To avoid claim amendment it will generally be necessary to provide a strong argument explaining why the examiner’s interpretation is wrong, and why the claim term can only be interpreted in the intended way. An argument simply referring to a definition in the description will rarely be successful, because of the EPO’s approach to claim interpretation described above.

Of course, sometimes no amount of reading-between-the-lines can help you understand the examiner’s point of view. In such cases there is really no substitute for picking up the phone and discussing the objection with the examiner.

Added matter and the ‘intermediate generalisation’

Possibly the biggest potential stumbling block that patent applications originating outside of Europe face when being prosecuted in Europe is the issue of added subject matter (Article 123 EPC).

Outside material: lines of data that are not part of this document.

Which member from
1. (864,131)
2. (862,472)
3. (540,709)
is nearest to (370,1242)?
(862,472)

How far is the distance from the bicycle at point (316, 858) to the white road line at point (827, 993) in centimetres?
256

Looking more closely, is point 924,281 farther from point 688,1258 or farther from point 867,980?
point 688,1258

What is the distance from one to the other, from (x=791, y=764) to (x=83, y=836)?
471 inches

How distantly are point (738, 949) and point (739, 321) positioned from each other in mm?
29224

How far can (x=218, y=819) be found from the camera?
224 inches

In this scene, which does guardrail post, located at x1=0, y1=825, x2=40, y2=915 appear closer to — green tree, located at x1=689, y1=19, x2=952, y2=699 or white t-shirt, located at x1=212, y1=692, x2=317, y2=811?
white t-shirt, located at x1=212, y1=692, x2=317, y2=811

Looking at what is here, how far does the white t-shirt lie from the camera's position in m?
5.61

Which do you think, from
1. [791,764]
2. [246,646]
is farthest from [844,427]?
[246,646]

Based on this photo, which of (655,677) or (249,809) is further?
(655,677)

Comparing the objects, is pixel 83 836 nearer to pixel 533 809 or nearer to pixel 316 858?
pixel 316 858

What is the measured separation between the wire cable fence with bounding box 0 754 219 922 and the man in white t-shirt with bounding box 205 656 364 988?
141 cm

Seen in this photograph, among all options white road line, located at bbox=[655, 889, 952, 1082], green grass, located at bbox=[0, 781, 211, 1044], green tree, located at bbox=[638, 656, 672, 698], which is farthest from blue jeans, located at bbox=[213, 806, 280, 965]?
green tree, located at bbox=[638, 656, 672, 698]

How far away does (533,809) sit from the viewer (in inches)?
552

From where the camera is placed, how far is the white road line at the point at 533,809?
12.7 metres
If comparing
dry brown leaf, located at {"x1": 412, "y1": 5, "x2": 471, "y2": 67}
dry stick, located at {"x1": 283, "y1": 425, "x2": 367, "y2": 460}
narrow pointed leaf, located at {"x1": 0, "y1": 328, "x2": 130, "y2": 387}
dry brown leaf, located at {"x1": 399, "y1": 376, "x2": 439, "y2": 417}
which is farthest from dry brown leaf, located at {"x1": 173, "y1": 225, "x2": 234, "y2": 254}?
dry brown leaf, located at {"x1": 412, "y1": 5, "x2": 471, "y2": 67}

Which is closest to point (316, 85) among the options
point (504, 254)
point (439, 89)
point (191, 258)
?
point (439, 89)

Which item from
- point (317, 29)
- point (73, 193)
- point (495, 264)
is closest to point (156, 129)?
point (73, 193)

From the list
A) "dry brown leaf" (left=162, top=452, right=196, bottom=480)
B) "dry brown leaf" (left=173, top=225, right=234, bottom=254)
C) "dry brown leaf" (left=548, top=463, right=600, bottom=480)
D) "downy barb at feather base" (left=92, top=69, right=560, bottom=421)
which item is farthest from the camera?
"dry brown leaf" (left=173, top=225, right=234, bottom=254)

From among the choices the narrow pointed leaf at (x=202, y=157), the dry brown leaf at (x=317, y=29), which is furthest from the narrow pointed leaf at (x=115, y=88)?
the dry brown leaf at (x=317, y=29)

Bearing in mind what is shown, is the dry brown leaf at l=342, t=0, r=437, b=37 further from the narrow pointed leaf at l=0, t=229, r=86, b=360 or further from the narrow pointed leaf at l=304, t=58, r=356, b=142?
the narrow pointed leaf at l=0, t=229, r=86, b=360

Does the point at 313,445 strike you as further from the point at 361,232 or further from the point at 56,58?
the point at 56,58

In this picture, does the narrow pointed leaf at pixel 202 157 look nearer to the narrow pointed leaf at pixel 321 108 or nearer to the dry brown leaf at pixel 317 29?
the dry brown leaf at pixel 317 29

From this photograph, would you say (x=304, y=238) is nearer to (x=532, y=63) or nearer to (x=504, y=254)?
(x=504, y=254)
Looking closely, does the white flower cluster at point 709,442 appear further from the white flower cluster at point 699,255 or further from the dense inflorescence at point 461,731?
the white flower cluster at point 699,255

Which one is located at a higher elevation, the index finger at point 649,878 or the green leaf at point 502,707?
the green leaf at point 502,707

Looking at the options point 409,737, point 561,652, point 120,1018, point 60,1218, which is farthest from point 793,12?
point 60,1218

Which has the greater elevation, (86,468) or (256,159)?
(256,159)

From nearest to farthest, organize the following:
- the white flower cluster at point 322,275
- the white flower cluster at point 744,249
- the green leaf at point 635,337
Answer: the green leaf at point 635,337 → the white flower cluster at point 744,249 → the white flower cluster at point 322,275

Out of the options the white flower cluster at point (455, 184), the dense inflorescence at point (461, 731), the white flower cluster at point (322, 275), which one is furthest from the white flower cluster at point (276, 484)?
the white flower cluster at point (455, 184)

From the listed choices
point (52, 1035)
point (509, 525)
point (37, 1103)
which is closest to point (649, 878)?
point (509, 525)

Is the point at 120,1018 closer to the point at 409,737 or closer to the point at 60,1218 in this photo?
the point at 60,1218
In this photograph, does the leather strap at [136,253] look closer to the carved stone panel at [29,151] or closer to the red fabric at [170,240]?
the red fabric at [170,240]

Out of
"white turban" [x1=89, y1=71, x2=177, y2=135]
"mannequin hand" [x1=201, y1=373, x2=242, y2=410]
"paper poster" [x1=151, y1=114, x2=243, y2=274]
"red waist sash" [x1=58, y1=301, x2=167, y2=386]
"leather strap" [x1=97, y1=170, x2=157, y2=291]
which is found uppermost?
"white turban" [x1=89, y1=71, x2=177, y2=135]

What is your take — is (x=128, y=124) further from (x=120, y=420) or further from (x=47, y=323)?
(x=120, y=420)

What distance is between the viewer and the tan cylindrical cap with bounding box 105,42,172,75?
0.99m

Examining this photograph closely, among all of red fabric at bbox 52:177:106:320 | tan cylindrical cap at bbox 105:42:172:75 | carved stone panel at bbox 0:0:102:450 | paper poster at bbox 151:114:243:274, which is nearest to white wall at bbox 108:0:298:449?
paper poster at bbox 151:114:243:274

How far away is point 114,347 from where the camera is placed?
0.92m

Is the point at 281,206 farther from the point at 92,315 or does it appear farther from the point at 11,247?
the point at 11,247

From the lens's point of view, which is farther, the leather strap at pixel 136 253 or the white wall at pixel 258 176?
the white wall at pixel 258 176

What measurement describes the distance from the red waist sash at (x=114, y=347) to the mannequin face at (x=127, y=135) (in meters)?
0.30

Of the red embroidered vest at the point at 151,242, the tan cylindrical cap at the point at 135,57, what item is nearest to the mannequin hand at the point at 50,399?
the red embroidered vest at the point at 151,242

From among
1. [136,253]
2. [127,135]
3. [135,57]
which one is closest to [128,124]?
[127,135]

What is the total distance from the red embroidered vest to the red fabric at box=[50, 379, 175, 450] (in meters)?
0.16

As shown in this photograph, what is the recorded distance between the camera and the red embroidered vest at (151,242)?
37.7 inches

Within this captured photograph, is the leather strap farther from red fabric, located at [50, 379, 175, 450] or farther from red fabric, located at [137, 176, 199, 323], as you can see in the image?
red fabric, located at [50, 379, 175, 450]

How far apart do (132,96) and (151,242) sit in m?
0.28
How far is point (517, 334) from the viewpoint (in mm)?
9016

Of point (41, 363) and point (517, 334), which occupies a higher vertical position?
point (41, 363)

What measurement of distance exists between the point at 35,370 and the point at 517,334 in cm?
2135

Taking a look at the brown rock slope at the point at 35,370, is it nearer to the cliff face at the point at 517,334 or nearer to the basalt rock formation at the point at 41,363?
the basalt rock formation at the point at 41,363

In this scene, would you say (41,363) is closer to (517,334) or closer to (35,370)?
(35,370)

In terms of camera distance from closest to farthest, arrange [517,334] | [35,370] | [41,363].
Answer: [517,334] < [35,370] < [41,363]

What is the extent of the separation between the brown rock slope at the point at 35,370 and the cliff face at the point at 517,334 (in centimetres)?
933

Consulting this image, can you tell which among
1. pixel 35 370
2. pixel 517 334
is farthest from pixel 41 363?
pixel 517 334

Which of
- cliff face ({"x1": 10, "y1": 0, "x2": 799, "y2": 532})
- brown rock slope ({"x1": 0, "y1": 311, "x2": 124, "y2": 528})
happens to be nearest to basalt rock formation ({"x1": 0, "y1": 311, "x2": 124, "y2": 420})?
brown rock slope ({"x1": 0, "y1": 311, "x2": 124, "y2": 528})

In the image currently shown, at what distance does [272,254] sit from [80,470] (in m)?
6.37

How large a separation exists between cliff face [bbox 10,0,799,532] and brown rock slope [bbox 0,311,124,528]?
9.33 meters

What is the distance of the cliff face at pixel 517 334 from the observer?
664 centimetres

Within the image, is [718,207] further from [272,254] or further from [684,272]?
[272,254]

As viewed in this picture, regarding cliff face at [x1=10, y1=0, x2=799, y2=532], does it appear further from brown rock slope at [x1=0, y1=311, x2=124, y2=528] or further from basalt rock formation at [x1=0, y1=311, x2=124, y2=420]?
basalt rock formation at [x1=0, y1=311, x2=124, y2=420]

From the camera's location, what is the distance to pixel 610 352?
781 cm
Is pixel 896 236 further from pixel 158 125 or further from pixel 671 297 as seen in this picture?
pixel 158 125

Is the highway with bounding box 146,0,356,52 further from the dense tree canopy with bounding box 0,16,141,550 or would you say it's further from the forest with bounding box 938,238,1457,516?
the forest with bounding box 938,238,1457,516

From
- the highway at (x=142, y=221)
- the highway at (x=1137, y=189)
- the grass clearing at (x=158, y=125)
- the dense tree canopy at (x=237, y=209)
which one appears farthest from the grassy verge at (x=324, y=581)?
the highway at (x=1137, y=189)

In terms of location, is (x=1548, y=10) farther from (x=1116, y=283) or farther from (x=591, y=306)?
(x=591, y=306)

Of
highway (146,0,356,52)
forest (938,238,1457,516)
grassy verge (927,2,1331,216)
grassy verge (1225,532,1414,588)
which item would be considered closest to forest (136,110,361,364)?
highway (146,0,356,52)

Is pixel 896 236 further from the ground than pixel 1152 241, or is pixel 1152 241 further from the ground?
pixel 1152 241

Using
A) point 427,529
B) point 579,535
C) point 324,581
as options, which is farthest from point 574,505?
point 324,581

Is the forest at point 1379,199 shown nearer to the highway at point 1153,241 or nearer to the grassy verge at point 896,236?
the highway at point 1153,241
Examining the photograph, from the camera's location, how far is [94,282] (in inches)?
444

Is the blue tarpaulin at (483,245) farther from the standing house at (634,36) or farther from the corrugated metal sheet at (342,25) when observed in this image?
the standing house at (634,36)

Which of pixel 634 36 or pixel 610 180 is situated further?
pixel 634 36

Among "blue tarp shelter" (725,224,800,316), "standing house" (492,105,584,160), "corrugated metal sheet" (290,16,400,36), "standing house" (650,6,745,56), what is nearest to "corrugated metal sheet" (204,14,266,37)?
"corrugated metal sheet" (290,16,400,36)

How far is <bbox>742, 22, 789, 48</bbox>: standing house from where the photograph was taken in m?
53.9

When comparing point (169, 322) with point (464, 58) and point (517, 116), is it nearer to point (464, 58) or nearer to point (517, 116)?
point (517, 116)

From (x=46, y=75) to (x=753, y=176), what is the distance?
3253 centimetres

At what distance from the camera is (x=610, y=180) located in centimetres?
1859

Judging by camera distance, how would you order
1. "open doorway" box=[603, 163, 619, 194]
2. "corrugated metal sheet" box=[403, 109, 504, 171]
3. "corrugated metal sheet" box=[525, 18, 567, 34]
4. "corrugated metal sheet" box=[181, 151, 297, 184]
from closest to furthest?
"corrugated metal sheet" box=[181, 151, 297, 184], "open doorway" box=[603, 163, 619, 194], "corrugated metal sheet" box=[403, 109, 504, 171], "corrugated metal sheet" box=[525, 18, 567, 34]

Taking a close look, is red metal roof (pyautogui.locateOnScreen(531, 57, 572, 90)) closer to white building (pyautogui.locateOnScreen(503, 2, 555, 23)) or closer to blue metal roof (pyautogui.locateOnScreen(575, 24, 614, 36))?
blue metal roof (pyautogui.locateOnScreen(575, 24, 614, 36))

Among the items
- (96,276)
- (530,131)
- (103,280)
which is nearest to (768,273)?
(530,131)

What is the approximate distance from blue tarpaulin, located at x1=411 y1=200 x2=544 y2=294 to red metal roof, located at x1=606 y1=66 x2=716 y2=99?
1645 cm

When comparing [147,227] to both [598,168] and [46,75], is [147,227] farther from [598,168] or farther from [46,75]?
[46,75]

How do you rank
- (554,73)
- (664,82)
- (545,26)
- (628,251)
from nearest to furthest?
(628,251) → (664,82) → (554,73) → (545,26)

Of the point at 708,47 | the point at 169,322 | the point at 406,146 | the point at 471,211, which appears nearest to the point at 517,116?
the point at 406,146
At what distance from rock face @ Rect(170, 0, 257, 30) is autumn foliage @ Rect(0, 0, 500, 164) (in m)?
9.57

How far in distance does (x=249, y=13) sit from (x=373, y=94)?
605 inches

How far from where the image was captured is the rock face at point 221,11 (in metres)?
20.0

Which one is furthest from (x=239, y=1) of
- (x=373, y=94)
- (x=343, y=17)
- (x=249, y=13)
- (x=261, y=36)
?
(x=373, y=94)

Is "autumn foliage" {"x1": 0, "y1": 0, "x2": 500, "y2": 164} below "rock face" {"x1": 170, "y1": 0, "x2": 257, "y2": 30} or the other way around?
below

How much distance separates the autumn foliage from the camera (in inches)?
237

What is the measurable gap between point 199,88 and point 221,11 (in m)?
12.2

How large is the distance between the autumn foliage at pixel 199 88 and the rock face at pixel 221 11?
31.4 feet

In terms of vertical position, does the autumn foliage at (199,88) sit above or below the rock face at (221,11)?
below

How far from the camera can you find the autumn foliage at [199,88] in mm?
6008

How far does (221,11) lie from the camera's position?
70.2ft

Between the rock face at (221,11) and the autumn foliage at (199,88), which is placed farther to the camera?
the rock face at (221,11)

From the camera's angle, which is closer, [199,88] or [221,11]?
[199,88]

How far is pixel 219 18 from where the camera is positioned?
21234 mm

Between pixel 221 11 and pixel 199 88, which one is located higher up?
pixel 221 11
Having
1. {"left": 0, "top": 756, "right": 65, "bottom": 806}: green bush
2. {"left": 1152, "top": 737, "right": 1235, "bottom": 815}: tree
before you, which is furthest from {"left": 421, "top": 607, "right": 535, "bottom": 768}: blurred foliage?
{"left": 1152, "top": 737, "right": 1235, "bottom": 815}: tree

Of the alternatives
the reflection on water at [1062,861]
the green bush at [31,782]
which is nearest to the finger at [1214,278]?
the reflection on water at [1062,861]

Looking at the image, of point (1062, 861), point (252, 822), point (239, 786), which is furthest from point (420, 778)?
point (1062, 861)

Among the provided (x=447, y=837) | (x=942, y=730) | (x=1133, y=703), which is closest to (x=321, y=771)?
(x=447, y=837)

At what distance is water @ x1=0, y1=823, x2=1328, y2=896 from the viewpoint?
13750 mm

This issue has many different guises, but at its core is the maxim that the EPO does not allow the applicant to claim subject matter that was not ‘clearly and unambiguously disclosed’ in the application when it was first filed.

When it comes to device claims, the most common (and most misunderstood) trap for the unwary is the ‘intermediate generalisation’. It is perhaps best explained by considering an example. Your application includes a description of an embodiment which includes Feature A. You want to add Feature A into claim 1, but the examiner says that the embodiment discloses Feature A in combination with Features B, C, D and E, and only features B and C are in claim 1 already. The argument is that your application discloses a combination of Features A-E, and your claim to Features A, B and C is an ‘intermediate generalisation’ since it presents a new combination not disclosed in the application as filed.

Such objections can be overturned if the examiner can be persuaded that Feature A is not “related or inextricably linked” to Features D and E, and the overall disclosure “justifies the generalising isolation” of the feature and its introduction into the claim.

However, it is of course preferable to avoid such objections in the first place. This is most effectively done by including in the application as filed dependent claims or subsidiary statements of invention directed to any features that the applicant might want to ultimately include in an independent claim. A reasonable alternative is to ensure that the embodiments clearly identify those features which can be isolated from others, and/or identify non-essential features of the embodiments. It is often not enough simply to list all the features of the embodiments as ‘optional’; EPO examiners can argue that this type of approach does not satisfy the criteria set out above.


The above outlines just a few ways in which the EPO operates differently to some other patent offices when it comes to the examination of device claims, but of course there are plenty of others! Ultimately, the most important role that your European patent attorney colleague has is to guide you through the EPO process and help you avoid the traps.